**Information given**
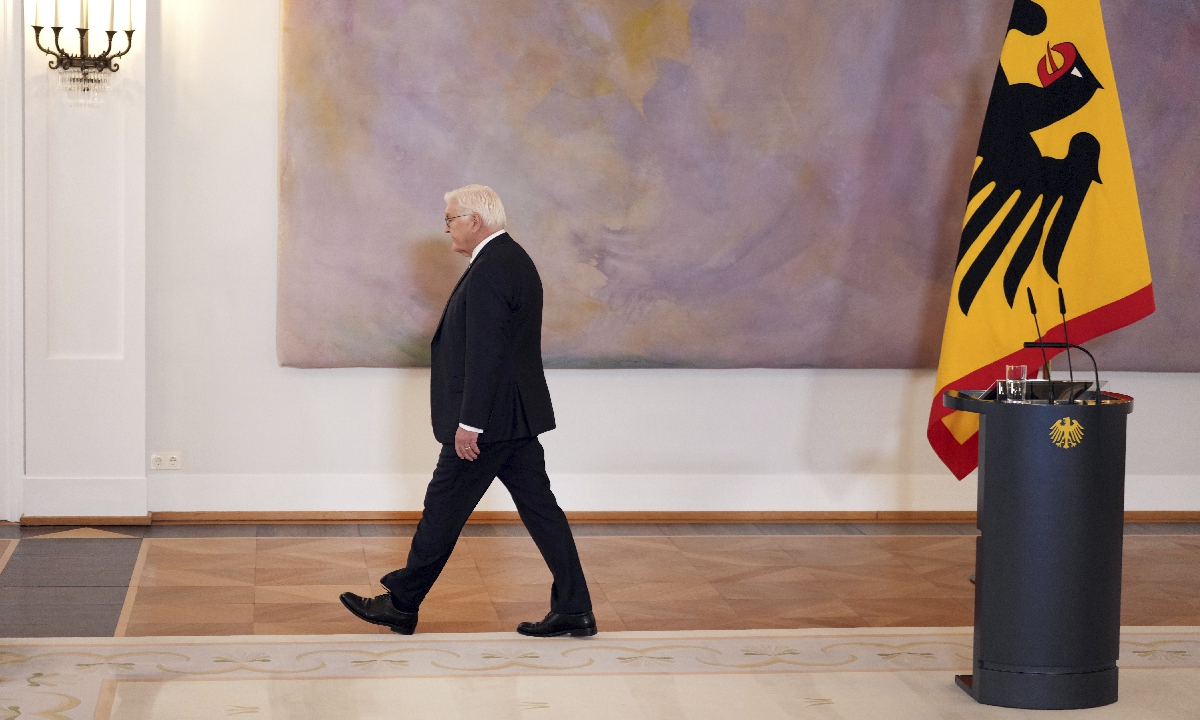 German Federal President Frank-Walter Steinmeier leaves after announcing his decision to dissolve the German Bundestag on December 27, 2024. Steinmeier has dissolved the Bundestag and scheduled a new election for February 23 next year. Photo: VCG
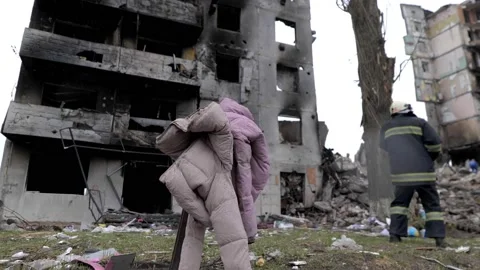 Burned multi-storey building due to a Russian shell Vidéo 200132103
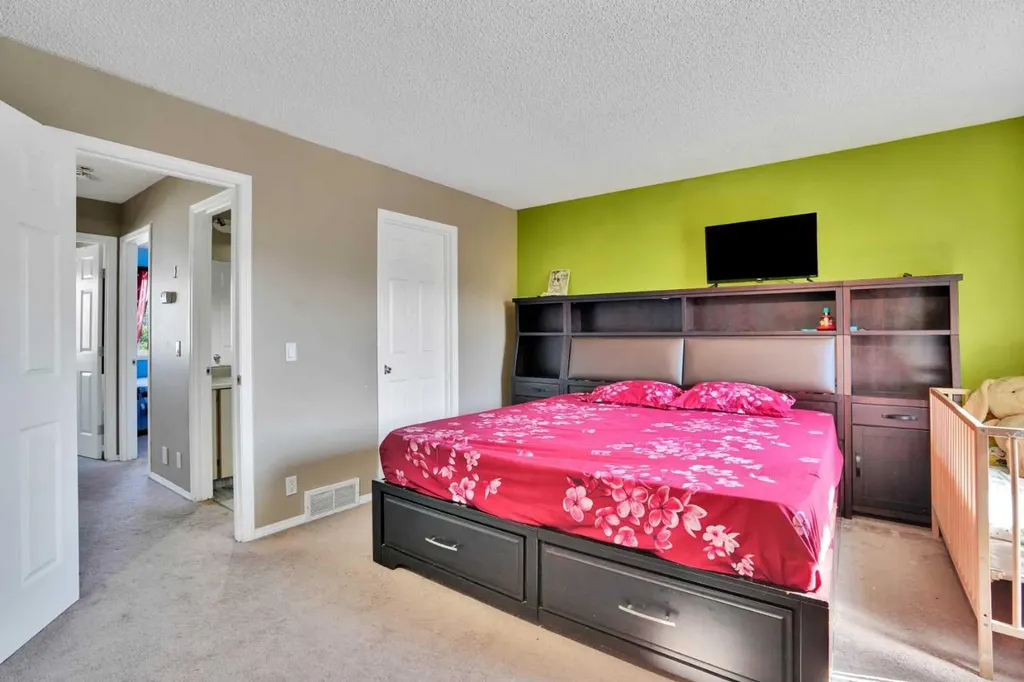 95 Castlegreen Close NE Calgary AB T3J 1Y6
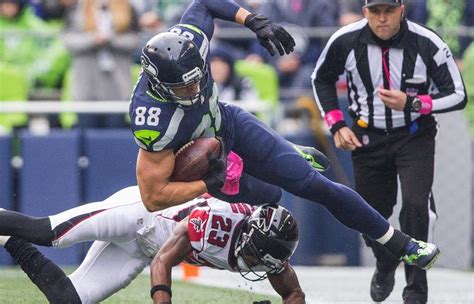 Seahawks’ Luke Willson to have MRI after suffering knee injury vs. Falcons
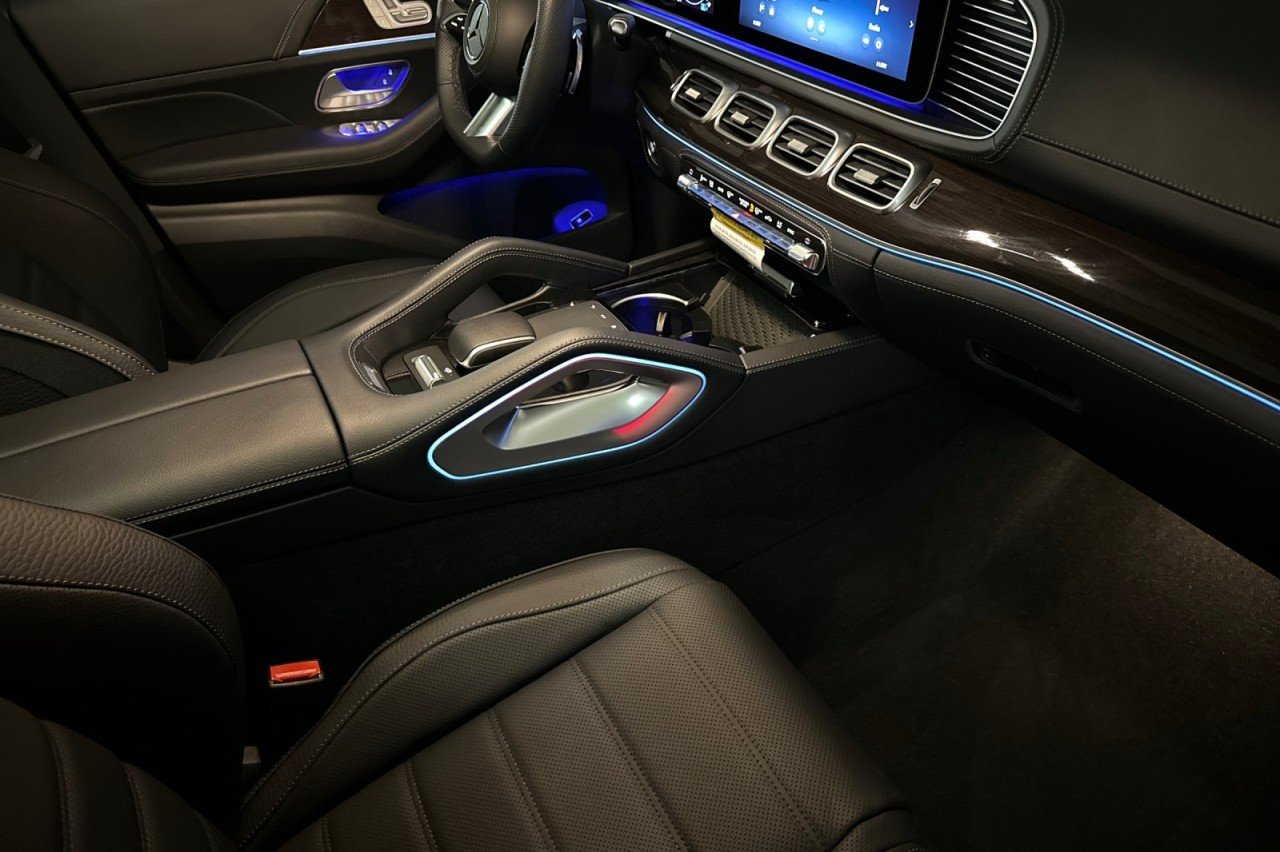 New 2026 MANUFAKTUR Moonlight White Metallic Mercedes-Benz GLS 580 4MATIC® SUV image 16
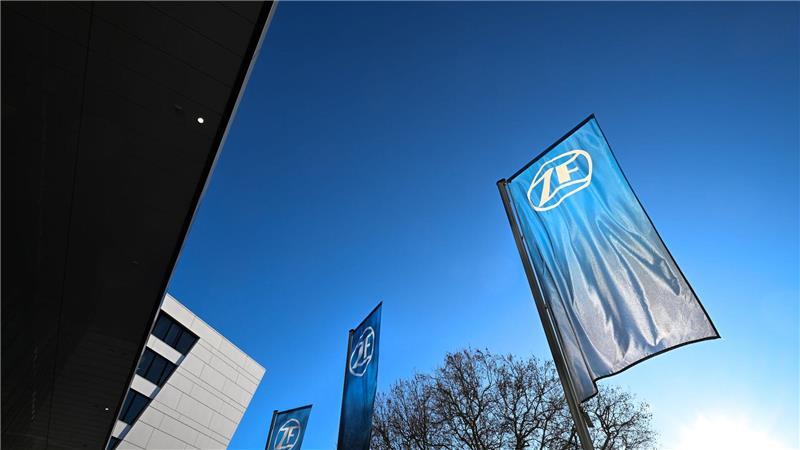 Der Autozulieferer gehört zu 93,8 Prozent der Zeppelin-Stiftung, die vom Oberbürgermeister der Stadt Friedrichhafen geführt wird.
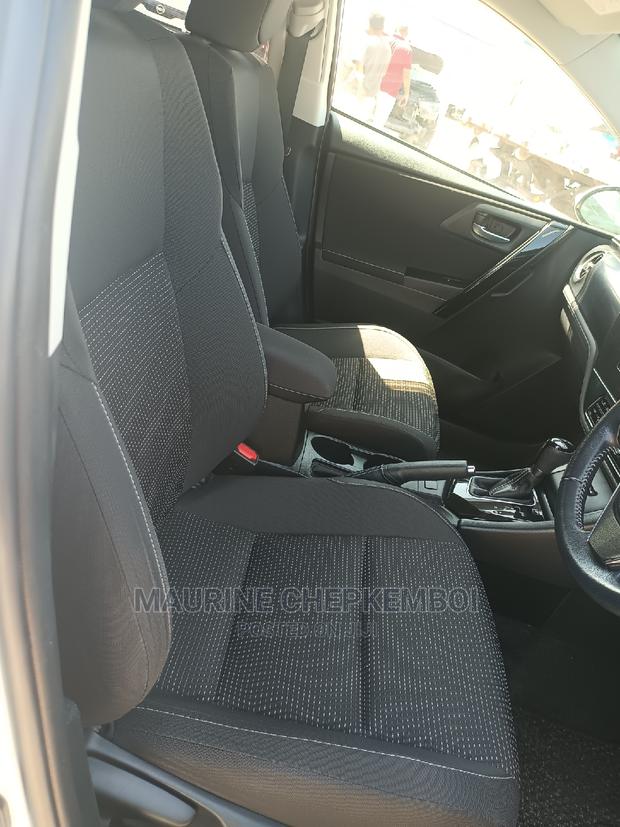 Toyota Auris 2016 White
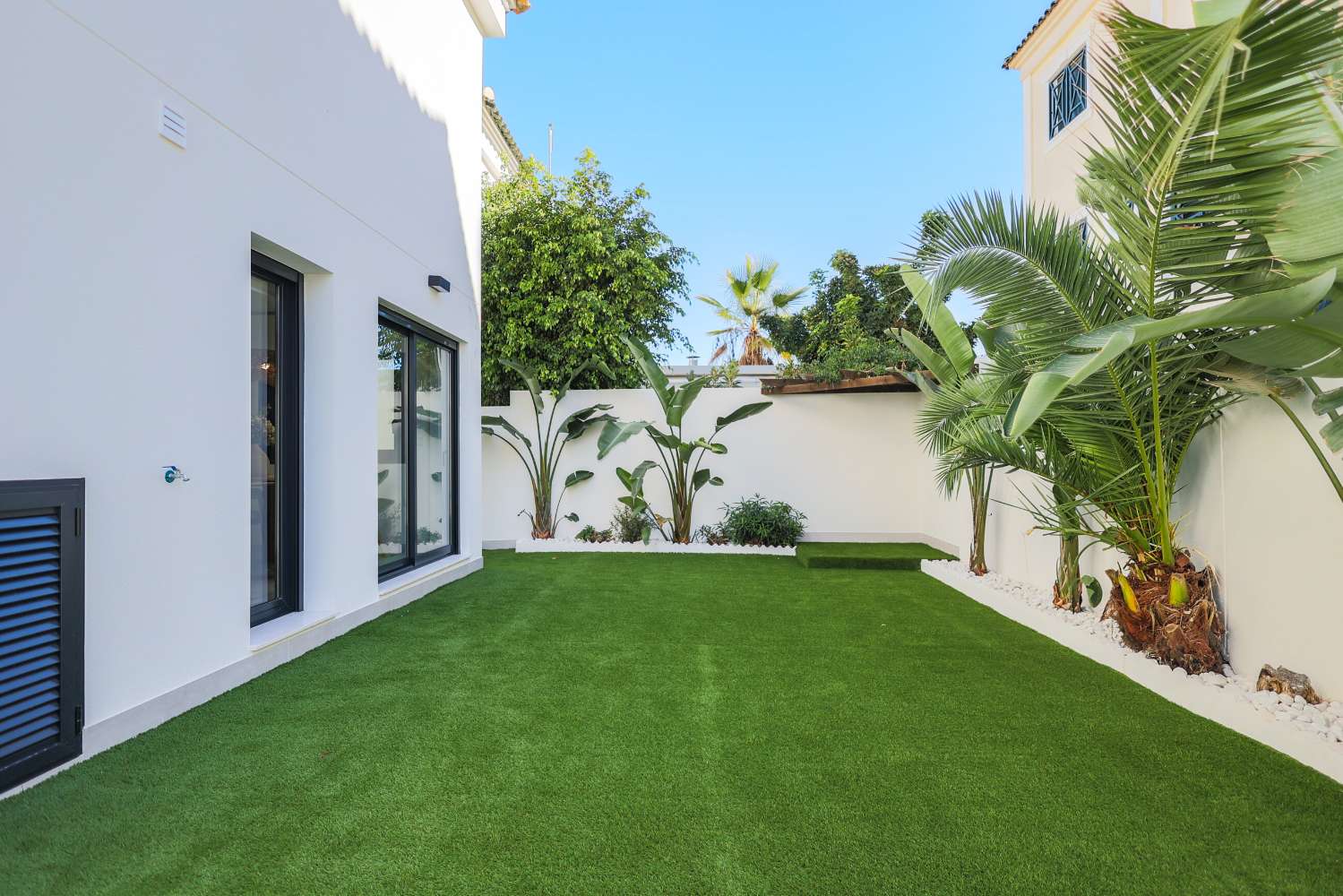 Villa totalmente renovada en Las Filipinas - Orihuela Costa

**Exercise requirements**
With pictures excluded, output the listing above exactly as it stands.

**Answer to this problem**
 German Federal President Frank-Walter Steinmeier leaves after announcing his decision to dissolve the German Bundestag on December 27, 2024. Steinmeier has dissolved the Bundestag and scheduled a new election for February 23 next year. Photo: VCG
 Burned multi-storey building due to a Russian shell Vidéo 200132103
 95 Castlegreen Close NE Calgary AB T3J 1Y6
 Seahawks’ Luke Willson to have MRI after suffering knee injury vs. Falcons
 New 2026 MANUFAKTUR Moonlight White Metallic Mercedes-Benz GLS 580 4MATIC® SUV image 16
 Der Autozulieferer gehört zu 93,8 Prozent der Zeppelin-Stiftung, die vom Oberbürgermeister der Stadt Friedrichhafen geführt wird.
 Toyota Auris 2016 White
 Villa totalmente renovada en Las Filipinas - Orihuela Costa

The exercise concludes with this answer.